He thinks like a lawyer. I know what I'm talking about. I think like a lawyer, too. I am a lawyer. Up until now, it's been a big strength for Governor Christie, too. His career as a big time U.S. Attorney played a big part in the careful image-building public career that preceded his governorship. But now, for Gov. Christie, it's a big problem, the way he thinks, that is, like a lawyer. Because, the way he thinks, makes him think, that there is a way for him to parse and chivvy and jive and talk his way out of this. The end that seems to be coming for him will probably be somewhat Clintonesque, for that reason.
Follow me out into the tall grass for more of what I'm talking about.

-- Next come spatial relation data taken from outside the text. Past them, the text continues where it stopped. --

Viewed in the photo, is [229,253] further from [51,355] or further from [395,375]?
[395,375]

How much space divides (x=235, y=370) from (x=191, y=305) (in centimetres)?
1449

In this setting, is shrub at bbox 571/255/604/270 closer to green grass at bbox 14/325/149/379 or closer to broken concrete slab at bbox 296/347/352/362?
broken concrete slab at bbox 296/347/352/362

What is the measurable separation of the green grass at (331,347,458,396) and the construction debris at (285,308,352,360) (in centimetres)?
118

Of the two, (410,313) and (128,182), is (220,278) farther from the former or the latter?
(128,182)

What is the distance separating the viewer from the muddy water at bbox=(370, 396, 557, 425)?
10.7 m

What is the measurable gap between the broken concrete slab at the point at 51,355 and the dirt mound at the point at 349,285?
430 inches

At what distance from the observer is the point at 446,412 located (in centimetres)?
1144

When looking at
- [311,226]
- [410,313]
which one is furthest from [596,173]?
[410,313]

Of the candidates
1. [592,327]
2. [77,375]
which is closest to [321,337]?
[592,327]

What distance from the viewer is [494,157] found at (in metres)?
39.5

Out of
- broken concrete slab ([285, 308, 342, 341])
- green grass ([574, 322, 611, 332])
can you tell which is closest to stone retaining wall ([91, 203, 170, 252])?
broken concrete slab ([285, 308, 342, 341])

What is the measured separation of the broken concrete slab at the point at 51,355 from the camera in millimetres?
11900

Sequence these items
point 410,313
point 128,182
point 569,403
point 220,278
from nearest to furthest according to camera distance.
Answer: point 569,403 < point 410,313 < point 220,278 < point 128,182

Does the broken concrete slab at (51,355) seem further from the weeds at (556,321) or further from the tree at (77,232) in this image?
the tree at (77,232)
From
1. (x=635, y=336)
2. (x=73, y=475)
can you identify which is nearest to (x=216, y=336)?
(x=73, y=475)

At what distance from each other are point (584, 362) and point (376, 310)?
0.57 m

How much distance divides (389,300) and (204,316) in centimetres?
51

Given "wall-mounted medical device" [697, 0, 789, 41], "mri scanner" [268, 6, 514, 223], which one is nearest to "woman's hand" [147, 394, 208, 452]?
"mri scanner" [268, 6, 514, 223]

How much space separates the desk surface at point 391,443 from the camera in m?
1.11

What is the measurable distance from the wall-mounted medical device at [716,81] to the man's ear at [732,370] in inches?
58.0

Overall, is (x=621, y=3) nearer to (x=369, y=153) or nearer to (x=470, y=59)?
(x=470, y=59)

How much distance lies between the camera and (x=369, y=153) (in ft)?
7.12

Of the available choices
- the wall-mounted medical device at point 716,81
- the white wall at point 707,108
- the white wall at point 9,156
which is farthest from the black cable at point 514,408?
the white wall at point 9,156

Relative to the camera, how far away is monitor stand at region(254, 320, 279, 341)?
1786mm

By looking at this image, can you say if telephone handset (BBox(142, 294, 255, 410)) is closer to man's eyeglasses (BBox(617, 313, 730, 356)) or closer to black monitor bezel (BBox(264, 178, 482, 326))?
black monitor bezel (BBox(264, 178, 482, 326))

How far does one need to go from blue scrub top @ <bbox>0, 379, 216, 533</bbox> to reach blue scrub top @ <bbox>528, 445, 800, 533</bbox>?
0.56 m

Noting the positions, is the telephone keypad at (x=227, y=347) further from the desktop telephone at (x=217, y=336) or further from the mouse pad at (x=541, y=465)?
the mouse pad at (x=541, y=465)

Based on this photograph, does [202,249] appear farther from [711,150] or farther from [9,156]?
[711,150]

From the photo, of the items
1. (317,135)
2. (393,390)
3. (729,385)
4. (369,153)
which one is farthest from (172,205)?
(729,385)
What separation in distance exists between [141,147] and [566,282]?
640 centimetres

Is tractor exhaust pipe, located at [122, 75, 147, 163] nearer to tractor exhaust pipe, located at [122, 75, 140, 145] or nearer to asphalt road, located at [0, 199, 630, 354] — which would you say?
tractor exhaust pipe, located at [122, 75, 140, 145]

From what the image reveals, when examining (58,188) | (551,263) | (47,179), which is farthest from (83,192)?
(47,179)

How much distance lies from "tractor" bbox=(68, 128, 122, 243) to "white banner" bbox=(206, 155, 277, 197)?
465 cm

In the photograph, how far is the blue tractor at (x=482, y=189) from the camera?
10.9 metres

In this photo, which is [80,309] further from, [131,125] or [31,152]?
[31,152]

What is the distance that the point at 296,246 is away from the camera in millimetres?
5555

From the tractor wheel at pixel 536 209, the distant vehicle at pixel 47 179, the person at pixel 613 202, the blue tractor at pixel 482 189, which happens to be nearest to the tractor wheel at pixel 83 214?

For most, the experience of law school results in learning ways of thinking and acting unique to the profession. Trying to explain this transformation of how the World is perceived to anyone who hasn't experienced it might be a little like explaining color to someone born blind to it. Try to visualize it as a display of nodes of various sizes with colored lines running between them of various sizes. Everything is connected and everyone is connected to everything and everyone, properties, places, every kind of relationship imaginable. The entire world is overlain by this matrix. The nodes are subject matter, a person or place or thing. The lines are issues. The colors are the rules. The law touches everything. Most lawyers spend their careers working with just parts of that matrix, called specialties.
Obviously, attorneys vary widely in their skill level of thinking and acting unique to the profession. Some lawyers in the top strata, perhaps Governor Christie, come to believe that they can protect themselves with words because, as they see it, only they see what is going on so much better than anyone else. How else can we explain the way Governor Christie, it is reported today, dealt with the issue of his staff's knowledge of Bridgegate, by rounding them up and ordering:
If there is any information that you know about the decision to close these lanes in Fort Lee, you have one hour to tell either my chief of staff, Kevin O'Dowd, or my chief counsel, Charlie McKenna.
And I told them that in an hour I was going to go out in a press conference. And if no one gave me other information to the contrary that I was going to say that no one on my staff was involved in this matter.
If Governor Christie calculates that O'Dowd and McKenna will fall on their swords for him, he may believe himself safe from proof of guilty knowledge. Governor Christie's subsequent
statement and presser continue to follow along this line. Poor Governor Christie, betrayed by his staffer(s) who lied. That got her fired along with the Governor's campaign manager who connived in the Fort Lee malfeasance.
But thinking like a lawyer isn't enough to make a man honest, or fair, or true. And success earned by pandering to jurors' prejudices doesn't necessarily mean you are the best legal thinker, Governor Christie.
Sacrificial lambs are piling up in Bridgegate. Gov. Christie inhabits a political world inhabited by many enemies of his own creation. Now that the admitted misconduct of the Governor's staffer(s) has opened wounds, it will be interesting to see what will show up to feed. In a process like that, words don't mean much after a certain point and that process has barely begun to unfold.